--- Record excerpts ---

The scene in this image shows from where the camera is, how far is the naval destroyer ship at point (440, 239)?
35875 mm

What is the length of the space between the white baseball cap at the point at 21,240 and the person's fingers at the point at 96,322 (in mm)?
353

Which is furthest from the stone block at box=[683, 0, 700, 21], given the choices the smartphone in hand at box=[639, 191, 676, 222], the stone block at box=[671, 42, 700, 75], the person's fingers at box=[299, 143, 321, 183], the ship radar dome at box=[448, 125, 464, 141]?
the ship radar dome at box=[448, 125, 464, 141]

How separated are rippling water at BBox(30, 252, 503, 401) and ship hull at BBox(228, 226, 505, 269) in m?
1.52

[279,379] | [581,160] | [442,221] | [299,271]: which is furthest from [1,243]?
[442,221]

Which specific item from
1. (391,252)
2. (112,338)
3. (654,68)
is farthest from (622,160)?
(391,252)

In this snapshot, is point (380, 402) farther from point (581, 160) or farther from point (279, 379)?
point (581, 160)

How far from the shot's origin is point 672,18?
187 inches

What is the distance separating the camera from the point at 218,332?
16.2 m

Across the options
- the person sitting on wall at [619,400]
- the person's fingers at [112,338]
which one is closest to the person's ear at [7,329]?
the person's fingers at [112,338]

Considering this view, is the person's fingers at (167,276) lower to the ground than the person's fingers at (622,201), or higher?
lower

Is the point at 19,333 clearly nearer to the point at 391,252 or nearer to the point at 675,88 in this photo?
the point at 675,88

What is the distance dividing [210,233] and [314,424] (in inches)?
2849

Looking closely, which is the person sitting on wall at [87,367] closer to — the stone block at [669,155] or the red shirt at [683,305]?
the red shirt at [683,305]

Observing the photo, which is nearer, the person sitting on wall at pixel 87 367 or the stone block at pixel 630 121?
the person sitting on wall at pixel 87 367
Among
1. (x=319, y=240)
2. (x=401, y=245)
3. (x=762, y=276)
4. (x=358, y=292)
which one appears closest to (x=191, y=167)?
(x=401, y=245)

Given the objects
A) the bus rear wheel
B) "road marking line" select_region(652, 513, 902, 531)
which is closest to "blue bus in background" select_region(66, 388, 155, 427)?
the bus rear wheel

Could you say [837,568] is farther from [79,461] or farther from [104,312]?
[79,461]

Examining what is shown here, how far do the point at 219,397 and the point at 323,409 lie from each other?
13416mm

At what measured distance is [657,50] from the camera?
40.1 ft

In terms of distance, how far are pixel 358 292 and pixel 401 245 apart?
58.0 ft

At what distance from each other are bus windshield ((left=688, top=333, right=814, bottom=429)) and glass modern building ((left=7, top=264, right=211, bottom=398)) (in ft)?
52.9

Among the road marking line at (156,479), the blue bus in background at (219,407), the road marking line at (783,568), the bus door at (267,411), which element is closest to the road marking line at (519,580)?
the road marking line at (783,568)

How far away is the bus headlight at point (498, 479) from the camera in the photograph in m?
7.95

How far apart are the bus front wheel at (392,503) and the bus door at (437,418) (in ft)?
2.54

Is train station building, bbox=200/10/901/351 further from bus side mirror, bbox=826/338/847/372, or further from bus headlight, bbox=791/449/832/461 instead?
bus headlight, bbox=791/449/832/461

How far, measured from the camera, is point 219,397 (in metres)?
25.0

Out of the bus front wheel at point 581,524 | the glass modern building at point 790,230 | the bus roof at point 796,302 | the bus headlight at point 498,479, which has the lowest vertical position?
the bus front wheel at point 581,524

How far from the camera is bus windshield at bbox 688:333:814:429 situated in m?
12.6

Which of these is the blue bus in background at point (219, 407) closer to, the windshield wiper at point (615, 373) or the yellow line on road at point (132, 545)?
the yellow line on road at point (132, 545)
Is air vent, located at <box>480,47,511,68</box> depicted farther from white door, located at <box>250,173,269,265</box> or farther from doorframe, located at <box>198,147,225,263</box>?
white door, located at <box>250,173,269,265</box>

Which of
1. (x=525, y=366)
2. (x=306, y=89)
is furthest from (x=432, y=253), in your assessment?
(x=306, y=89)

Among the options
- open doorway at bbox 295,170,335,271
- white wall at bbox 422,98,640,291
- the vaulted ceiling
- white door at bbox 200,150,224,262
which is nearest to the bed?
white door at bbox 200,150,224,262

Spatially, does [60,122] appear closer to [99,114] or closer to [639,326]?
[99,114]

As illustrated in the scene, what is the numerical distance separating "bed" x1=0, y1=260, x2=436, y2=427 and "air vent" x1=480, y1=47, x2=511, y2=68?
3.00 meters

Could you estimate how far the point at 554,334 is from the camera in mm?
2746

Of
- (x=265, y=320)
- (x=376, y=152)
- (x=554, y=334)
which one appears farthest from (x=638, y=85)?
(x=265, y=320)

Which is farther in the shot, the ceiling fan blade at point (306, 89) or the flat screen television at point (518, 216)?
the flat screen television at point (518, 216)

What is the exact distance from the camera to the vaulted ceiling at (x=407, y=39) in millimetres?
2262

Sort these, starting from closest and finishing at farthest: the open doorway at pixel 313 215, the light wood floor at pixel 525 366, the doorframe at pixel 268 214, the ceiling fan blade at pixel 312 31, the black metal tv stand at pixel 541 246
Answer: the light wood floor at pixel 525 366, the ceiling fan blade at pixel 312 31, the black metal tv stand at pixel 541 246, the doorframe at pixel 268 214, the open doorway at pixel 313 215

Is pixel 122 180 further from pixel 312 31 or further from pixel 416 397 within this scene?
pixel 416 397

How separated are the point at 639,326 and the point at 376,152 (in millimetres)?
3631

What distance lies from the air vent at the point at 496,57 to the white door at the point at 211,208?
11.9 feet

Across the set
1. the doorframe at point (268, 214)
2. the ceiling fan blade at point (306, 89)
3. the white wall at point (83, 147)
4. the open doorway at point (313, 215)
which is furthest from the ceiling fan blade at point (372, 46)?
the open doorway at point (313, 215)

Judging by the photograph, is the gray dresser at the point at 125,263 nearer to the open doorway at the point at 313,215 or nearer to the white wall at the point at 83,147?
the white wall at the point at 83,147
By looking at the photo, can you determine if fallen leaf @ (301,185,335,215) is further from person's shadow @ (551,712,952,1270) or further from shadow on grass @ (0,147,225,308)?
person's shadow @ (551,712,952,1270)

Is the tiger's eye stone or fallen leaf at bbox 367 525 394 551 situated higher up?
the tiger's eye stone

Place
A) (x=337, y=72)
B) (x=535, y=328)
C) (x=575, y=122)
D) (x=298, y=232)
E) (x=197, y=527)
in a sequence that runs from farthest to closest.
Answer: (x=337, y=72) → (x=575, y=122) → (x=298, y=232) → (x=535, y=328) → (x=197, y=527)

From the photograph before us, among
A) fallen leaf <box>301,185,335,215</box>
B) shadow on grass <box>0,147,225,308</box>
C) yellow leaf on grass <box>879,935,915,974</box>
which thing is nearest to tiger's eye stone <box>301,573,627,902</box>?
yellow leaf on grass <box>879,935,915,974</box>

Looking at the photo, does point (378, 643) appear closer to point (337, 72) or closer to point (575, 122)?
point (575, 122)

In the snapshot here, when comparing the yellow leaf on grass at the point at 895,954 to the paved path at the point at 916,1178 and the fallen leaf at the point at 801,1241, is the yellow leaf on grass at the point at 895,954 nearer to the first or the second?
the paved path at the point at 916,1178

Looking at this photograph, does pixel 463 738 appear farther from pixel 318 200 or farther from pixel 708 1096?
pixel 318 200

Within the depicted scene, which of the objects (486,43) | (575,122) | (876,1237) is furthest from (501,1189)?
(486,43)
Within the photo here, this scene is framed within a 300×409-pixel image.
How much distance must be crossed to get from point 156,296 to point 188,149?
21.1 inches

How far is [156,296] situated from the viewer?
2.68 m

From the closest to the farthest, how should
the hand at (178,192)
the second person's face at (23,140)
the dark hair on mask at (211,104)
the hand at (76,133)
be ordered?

---

[Problem description]: Go through the listing and copy all of it exactly.

[The reply]:
The scene in this image shows from where the camera is, how far is the naval destroyer ship at point (440, 239)?
35875 mm

What is the length of the space between the white baseball cap at the point at 21,240 and the person's fingers at the point at 96,322 (in mm)?
353

Which is furthest from the stone block at box=[683, 0, 700, 21], given the choices the smartphone in hand at box=[639, 191, 676, 222], the stone block at box=[671, 42, 700, 75], the person's fingers at box=[299, 143, 321, 183], the ship radar dome at box=[448, 125, 464, 141]?
the ship radar dome at box=[448, 125, 464, 141]

How separated are rippling water at BBox(30, 252, 503, 401) and ship hull at BBox(228, 226, 505, 269) in m?
1.52

[279,379] | [581,160] | [442,221] | [299,271]: which is furthest from [1,243]?
[442,221]

Which specific item from
1. (391,252)
2. (112,338)
3. (654,68)
is farthest from (622,160)?
(391,252)

In this snapshot, is point (380, 402) farther from point (581, 160) or farther from point (279, 379)?
point (581, 160)

How far from the shot's origin is point 672,18?
187 inches

What is the distance separating the camera from the point at 218,332?
16.2 m

Across the options
- the person sitting on wall at [619,400]
- the person's fingers at [112,338]
which one is closest to the person's ear at [7,329]?
the person's fingers at [112,338]

Considering this view, is the person's fingers at (167,276) lower to the ground than the person's fingers at (622,201), or higher?
lower

Is the point at 19,333 clearly nearer to the point at 391,252 or nearer to the point at 675,88 in this photo?
the point at 675,88

What is the distance dividing [210,233] and [314,424] (in inches)?
2849

Looking closely, which is the person sitting on wall at [87,367] closer to — the stone block at [669,155] or the red shirt at [683,305]?
the red shirt at [683,305]

Observing the photo, which is nearer, the person sitting on wall at pixel 87 367 or the stone block at pixel 630 121?
the person sitting on wall at pixel 87 367
Among
1. (x=319, y=240)
2. (x=401, y=245)
3. (x=762, y=276)
4. (x=358, y=292)
which one appears closest to (x=191, y=167)?
(x=401, y=245)

Given the objects
A) the bus rear wheel
B) "road marking line" select_region(652, 513, 902, 531)
which is closest to "blue bus in background" select_region(66, 388, 155, 427)?
the bus rear wheel

Could you say [837,568] is farther from [79,461] or farther from [104,312]?
[79,461]

Examining what is shown here, how far do the point at 219,397 and the point at 323,409 lie from each other?
13416mm

At what measured distance is [657,50] from the camera?
40.1 ft

In terms of distance, how far are pixel 358 292 and pixel 401 245 apart?
58.0 ft

At what distance from each other are bus windshield ((left=688, top=333, right=814, bottom=429)) and glass modern building ((left=7, top=264, right=211, bottom=398)) (in ft)?
52.9

Among the road marking line at (156,479), the blue bus in background at (219,407), the road marking line at (783,568), the bus door at (267,411), which element is closest to the road marking line at (519,580)?
the road marking line at (783,568)

How far away is the bus headlight at point (498, 479) from the camera in the photograph in m?
7.95

How far apart are the bus front wheel at (392,503) and the bus door at (437,418) (in ft)?
2.54

Is train station building, bbox=200/10/901/351 further from bus side mirror, bbox=826/338/847/372, or further from bus headlight, bbox=791/449/832/461 instead?
bus headlight, bbox=791/449/832/461

How far, measured from the camera, is point 219,397 (in metres)?
25.0

Out of the bus front wheel at point 581,524 | the glass modern building at point 790,230 | the bus roof at point 796,302 | the bus headlight at point 498,479, which has the lowest vertical position?
the bus front wheel at point 581,524

How far from the camera is bus windshield at bbox 688:333:814:429 situated in m?
12.6

Which of these is the blue bus in background at point (219, 407) closer to, the windshield wiper at point (615, 373) or the yellow line on road at point (132, 545)?
the yellow line on road at point (132, 545)
Is air vent, located at <box>480,47,511,68</box> depicted farther from white door, located at <box>250,173,269,265</box> or farther from doorframe, located at <box>198,147,225,263</box>?
white door, located at <box>250,173,269,265</box>

Which of
1. (x=525, y=366)
2. (x=306, y=89)
is furthest from (x=432, y=253), in your assessment?
(x=306, y=89)

Among the options
- open doorway at bbox 295,170,335,271
- white wall at bbox 422,98,640,291
- the vaulted ceiling
- white door at bbox 200,150,224,262
which is nearest to the bed?
white door at bbox 200,150,224,262

Spatially, does [60,122] appear closer to [99,114] or closer to [639,326]?
[99,114]

As illustrated in the scene, what is the numerical distance separating "bed" x1=0, y1=260, x2=436, y2=427 and "air vent" x1=480, y1=47, x2=511, y2=68?
3.00 meters

Could you estimate how far the point at 554,334 is from the camera in mm?
2746

Of
- (x=265, y=320)
- (x=376, y=152)
- (x=554, y=334)
which one appears farthest from (x=638, y=85)?
(x=265, y=320)

Which is farther in the shot, the ceiling fan blade at point (306, 89) or the flat screen television at point (518, 216)?
the flat screen television at point (518, 216)

What is the exact distance from the camera to the vaulted ceiling at (x=407, y=39) in millimetres?
2262

Sort these, starting from closest and finishing at farthest: the open doorway at pixel 313 215, the light wood floor at pixel 525 366, the doorframe at pixel 268 214, the ceiling fan blade at pixel 312 31, the black metal tv stand at pixel 541 246
Answer: the light wood floor at pixel 525 366, the ceiling fan blade at pixel 312 31, the black metal tv stand at pixel 541 246, the doorframe at pixel 268 214, the open doorway at pixel 313 215

Is pixel 122 180 further from pixel 312 31 or further from pixel 416 397 within this scene?
pixel 416 397

How separated are the point at 639,326 and the point at 376,152 (in millimetres)?
3631

What distance lies from the air vent at the point at 496,57 to the white door at the point at 211,208?
11.9 feet

Across the set
1. the doorframe at point (268, 214)
2. the ceiling fan blade at point (306, 89)
3. the white wall at point (83, 147)
4. the open doorway at point (313, 215)
which is furthest from the ceiling fan blade at point (372, 46)?
the open doorway at point (313, 215)

Judging by the photograph, is the gray dresser at the point at 125,263 nearer to the open doorway at the point at 313,215 or nearer to the white wall at the point at 83,147?
the white wall at the point at 83,147
By looking at the photo, can you determine if fallen leaf @ (301,185,335,215) is further from person's shadow @ (551,712,952,1270) or further from shadow on grass @ (0,147,225,308)?
person's shadow @ (551,712,952,1270)

Is the tiger's eye stone or fallen leaf at bbox 367 525 394 551 situated higher up?
the tiger's eye stone

Place
A) (x=337, y=72)
B) (x=535, y=328)
C) (x=575, y=122)
D) (x=298, y=232)
E) (x=197, y=527)
in a sequence that runs from farthest to closest.
Answer: (x=337, y=72) → (x=575, y=122) → (x=298, y=232) → (x=535, y=328) → (x=197, y=527)

From the photograph before us, among
A) fallen leaf <box>301,185,335,215</box>
B) shadow on grass <box>0,147,225,308</box>
C) yellow leaf on grass <box>879,935,915,974</box>
which thing is nearest to tiger's eye stone <box>301,573,627,902</box>?
yellow leaf on grass <box>879,935,915,974</box>

Looking at the photo, does point (378, 643) appear closer to point (337, 72) or closer to point (575, 122)?
point (575, 122)

In the snapshot here, when comparing the yellow leaf on grass at the point at 895,954 to the paved path at the point at 916,1178 and the fallen leaf at the point at 801,1241, is the yellow leaf on grass at the point at 895,954 nearer to the first or the second?
the paved path at the point at 916,1178

Looking at this photograph, does pixel 463 738 appear farther from pixel 318 200 or farther from pixel 708 1096?
pixel 318 200

Within the depicted scene, which of the objects (486,43) | (575,122) | (876,1237) is furthest from (501,1189)?
(486,43)
Within the photo here, this scene is framed within a 300×409-pixel image.
How much distance must be crossed to get from point 156,296 to point 188,149?
21.1 inches

How far is [156,296] situated from the viewer?
2.68 m

From the closest to the farthest, how should
the hand at (178,192)
the second person's face at (23,140)
the dark hair on mask at (211,104)
the hand at (76,133)
be ordered?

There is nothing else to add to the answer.